-- DIRECTIONS FOR THIS TASK --
Locate every line in the items below that contains the word "attached", and copy each of those lines.

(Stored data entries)

┄┄┄┄┄┄┄┄┄┄┄┄┄┄┄┄┄┄┄┄

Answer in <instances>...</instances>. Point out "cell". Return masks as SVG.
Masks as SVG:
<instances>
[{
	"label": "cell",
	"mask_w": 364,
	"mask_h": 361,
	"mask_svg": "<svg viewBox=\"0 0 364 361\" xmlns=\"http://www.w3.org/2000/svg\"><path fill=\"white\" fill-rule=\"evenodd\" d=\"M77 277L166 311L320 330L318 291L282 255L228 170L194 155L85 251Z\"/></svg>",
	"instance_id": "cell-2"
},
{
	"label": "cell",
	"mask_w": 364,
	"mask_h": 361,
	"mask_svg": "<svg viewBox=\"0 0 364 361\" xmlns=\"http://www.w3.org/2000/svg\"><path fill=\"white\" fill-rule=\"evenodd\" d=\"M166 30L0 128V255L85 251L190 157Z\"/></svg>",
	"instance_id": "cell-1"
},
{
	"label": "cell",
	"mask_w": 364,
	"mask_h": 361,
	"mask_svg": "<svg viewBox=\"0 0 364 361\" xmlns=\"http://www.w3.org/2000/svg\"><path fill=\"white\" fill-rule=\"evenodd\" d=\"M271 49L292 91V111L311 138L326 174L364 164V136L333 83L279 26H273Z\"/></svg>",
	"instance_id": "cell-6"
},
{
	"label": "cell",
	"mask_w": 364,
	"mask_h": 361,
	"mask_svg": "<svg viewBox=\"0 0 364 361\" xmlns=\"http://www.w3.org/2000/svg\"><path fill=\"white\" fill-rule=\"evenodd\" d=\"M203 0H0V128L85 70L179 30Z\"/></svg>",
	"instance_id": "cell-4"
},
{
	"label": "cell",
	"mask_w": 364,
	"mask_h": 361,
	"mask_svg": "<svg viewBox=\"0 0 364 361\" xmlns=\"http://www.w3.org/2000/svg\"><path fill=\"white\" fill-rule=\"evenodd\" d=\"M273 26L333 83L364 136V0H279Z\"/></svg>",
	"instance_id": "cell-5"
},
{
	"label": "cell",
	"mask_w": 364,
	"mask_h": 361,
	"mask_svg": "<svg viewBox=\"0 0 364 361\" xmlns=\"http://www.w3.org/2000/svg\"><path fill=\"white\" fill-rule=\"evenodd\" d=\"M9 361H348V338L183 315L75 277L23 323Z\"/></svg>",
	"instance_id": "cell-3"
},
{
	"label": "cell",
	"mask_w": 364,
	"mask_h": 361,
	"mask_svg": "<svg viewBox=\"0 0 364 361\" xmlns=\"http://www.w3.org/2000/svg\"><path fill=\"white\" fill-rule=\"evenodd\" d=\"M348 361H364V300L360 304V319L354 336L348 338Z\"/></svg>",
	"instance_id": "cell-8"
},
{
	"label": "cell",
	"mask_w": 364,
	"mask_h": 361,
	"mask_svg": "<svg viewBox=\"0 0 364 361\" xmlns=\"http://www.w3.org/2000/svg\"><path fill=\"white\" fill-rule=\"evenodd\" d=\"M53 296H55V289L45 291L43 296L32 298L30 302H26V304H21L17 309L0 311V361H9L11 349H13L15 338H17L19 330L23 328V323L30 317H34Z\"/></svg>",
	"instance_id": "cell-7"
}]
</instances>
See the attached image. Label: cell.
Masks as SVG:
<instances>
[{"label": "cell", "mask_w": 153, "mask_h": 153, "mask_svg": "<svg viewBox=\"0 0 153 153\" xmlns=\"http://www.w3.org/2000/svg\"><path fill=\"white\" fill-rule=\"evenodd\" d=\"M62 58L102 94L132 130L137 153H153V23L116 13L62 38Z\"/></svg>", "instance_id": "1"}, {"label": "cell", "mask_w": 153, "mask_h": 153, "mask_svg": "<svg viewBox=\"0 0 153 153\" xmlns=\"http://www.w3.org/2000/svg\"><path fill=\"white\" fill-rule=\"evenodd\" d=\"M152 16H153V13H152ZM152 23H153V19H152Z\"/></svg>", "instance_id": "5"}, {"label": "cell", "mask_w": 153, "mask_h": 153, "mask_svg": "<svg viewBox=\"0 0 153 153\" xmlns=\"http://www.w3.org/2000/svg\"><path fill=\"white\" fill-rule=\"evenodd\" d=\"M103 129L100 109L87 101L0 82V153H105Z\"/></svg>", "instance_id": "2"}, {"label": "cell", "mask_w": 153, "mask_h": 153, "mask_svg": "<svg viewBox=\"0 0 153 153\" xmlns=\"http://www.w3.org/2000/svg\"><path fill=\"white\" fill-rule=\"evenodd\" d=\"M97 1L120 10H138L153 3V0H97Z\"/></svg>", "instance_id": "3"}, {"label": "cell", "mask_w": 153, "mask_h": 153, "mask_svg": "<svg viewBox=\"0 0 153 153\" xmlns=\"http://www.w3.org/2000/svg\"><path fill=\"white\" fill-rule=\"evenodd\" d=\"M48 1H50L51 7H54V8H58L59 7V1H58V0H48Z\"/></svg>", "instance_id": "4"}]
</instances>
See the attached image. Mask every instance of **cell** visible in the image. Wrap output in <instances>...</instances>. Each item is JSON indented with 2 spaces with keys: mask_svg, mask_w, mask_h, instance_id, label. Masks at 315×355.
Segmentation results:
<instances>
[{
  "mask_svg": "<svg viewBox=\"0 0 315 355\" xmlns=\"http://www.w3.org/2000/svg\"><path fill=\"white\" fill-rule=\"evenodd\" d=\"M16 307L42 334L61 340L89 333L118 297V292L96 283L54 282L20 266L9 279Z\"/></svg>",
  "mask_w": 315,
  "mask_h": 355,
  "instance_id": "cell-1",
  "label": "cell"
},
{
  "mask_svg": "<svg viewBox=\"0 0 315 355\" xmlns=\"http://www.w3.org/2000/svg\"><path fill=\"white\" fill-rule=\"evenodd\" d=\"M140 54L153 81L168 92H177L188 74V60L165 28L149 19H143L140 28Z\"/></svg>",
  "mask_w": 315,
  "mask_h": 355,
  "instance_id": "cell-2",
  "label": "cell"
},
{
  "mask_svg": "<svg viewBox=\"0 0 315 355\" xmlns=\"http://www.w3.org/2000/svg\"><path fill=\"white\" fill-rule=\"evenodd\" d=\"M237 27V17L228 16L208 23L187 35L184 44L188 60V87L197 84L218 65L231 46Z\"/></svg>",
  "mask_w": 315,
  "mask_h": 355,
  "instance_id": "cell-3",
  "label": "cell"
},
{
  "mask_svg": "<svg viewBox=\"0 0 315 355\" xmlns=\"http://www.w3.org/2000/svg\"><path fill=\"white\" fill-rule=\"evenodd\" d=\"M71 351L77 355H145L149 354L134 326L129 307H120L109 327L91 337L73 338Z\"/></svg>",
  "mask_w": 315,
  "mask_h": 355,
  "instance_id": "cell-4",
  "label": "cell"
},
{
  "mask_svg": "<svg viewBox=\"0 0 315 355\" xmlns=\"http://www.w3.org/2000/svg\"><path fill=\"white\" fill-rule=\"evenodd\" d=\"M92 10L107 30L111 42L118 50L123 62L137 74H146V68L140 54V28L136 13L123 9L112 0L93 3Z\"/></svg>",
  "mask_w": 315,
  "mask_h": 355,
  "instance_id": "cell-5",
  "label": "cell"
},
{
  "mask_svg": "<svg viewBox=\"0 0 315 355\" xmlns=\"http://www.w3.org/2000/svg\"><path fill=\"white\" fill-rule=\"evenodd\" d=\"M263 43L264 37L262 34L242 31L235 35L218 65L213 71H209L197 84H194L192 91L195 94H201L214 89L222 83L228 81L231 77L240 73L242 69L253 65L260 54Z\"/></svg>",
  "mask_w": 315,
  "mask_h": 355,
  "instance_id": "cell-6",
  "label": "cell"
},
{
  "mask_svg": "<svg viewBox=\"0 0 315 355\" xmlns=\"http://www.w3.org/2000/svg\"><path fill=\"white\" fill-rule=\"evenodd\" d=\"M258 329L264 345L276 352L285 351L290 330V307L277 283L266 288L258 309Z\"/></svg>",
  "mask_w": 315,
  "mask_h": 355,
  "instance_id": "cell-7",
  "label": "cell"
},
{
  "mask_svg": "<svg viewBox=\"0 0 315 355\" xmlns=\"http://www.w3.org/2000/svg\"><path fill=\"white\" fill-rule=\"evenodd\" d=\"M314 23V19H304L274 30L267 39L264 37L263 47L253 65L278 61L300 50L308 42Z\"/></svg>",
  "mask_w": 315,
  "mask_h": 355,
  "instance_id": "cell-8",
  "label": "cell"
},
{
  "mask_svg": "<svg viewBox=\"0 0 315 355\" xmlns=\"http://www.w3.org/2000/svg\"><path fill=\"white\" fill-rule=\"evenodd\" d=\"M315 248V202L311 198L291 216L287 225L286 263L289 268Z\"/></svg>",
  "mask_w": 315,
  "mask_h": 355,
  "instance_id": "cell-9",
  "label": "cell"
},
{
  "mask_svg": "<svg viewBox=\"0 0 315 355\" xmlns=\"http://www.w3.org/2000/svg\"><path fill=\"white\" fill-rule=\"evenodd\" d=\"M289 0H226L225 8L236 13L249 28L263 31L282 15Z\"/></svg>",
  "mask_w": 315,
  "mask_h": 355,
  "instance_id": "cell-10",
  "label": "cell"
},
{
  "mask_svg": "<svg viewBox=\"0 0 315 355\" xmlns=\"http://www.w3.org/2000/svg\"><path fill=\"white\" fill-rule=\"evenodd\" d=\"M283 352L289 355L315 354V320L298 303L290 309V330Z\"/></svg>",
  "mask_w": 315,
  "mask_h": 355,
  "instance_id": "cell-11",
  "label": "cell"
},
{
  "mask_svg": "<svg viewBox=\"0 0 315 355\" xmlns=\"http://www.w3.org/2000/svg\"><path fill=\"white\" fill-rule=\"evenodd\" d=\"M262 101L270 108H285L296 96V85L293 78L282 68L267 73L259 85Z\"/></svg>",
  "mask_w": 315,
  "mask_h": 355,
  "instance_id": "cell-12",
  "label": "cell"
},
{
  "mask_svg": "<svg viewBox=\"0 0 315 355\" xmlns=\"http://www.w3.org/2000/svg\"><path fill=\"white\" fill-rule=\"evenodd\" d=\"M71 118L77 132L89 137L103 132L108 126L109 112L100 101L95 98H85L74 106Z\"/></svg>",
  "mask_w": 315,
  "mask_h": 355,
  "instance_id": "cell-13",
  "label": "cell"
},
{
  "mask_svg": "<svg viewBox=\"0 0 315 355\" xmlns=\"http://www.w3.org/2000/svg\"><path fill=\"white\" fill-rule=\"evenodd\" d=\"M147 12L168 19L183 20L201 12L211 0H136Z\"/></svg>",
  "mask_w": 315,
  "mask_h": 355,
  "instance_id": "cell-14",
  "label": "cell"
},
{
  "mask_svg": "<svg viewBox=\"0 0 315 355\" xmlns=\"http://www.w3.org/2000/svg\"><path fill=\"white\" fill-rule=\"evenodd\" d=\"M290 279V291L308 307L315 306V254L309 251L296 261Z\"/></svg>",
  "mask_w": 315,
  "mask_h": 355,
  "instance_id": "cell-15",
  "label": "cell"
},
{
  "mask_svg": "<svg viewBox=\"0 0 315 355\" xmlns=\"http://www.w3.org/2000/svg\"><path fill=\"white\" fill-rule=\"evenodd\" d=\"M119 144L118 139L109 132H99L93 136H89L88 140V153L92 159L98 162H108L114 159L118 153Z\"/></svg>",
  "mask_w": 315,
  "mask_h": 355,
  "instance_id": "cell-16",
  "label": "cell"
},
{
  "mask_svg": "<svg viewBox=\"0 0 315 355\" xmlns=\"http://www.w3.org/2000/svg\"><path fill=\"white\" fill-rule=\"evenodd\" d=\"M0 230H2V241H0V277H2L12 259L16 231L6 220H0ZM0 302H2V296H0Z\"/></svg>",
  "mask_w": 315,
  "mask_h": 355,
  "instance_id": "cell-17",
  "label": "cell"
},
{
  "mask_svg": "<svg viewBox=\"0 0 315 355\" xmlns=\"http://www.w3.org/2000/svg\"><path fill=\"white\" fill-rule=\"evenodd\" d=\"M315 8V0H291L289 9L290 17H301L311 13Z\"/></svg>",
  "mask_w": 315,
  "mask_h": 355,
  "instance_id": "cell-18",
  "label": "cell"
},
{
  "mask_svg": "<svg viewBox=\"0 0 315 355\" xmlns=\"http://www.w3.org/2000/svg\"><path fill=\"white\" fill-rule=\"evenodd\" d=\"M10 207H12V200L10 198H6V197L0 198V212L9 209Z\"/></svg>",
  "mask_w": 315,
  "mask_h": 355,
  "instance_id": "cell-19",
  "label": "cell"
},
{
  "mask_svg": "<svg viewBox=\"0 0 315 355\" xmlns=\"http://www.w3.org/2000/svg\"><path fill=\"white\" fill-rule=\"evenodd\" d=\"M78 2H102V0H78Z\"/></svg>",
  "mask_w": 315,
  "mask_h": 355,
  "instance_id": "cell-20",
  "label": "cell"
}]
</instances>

┄┄┄┄┄┄┄┄┄┄┄┄┄┄┄┄┄┄┄┄

-- RESULT OF THIS EXERCISE --
See the attached image. Label: cell.
See the attached image. Mask every instance of **cell** visible in the image. Wrap output in <instances>...</instances>. Each item is JSON indented with 2 spaces with keys: mask_svg, mask_w, mask_h, instance_id, label. Masks at 315×355.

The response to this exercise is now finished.